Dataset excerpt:
____
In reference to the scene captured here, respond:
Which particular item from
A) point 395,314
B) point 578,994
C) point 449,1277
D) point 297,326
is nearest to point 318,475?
____
[Exercise prompt] Rewrite the material, substituting "closest" for "nearest" and leaving every other word unchanged.

[Exercise output]
In reference to the scene captured here, respond:
Which particular item from
A) point 395,314
B) point 578,994
C) point 449,1277
D) point 297,326
is closest to point 318,475?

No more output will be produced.